Direction:
Rewrite the part that opens with the line containing "Starting from farthest" and closes with the line containing "10.8 metres" as a two-column CSV with the headers text and answer. Give one row for each text and its answer, with every field in quotation marks and line breaks replaced by spaces.

Material shown:
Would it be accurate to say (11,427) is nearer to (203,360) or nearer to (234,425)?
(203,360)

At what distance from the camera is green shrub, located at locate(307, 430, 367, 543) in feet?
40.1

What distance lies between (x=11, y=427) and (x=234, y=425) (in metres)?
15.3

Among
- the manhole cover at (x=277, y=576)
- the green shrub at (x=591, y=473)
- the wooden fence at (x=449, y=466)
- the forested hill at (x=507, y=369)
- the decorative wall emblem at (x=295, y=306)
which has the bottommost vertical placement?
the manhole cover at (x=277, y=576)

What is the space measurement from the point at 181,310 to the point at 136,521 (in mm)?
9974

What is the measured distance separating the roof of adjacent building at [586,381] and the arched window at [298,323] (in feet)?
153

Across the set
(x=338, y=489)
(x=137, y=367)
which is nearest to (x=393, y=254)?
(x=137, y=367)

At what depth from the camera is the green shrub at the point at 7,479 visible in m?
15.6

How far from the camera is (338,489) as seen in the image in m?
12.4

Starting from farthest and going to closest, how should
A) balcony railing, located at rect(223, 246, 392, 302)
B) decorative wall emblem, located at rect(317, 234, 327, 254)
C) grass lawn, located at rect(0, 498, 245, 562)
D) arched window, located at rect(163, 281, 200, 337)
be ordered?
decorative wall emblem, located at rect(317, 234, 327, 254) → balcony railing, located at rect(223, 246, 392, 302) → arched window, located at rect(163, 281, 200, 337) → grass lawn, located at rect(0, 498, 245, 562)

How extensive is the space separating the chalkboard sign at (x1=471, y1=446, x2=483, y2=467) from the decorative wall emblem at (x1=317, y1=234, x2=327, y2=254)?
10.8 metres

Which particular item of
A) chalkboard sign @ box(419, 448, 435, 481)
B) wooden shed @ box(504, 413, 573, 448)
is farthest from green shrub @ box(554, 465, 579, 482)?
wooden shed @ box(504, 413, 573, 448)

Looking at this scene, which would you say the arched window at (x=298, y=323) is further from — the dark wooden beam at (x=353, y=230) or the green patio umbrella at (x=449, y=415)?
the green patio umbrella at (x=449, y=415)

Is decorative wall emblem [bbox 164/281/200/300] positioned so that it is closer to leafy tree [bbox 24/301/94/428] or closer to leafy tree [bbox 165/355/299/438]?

Full response:
text,answer
"Starting from farthest and going to closest, how should A) balcony railing, located at rect(223, 246, 392, 302) B) decorative wall emblem, located at rect(317, 234, 327, 254) C) grass lawn, located at rect(0, 498, 245, 562) D) arched window, located at rect(163, 281, 200, 337) be ordered?","decorative wall emblem, located at rect(317, 234, 327, 254) → balcony railing, located at rect(223, 246, 392, 302) → arched window, located at rect(163, 281, 200, 337) → grass lawn, located at rect(0, 498, 245, 562)"
"How extensive is the space separating the chalkboard sign at (x1=471, y1=446, x2=483, y2=467) from the decorative wall emblem at (x1=317, y1=234, x2=327, y2=254)?","10.8 metres"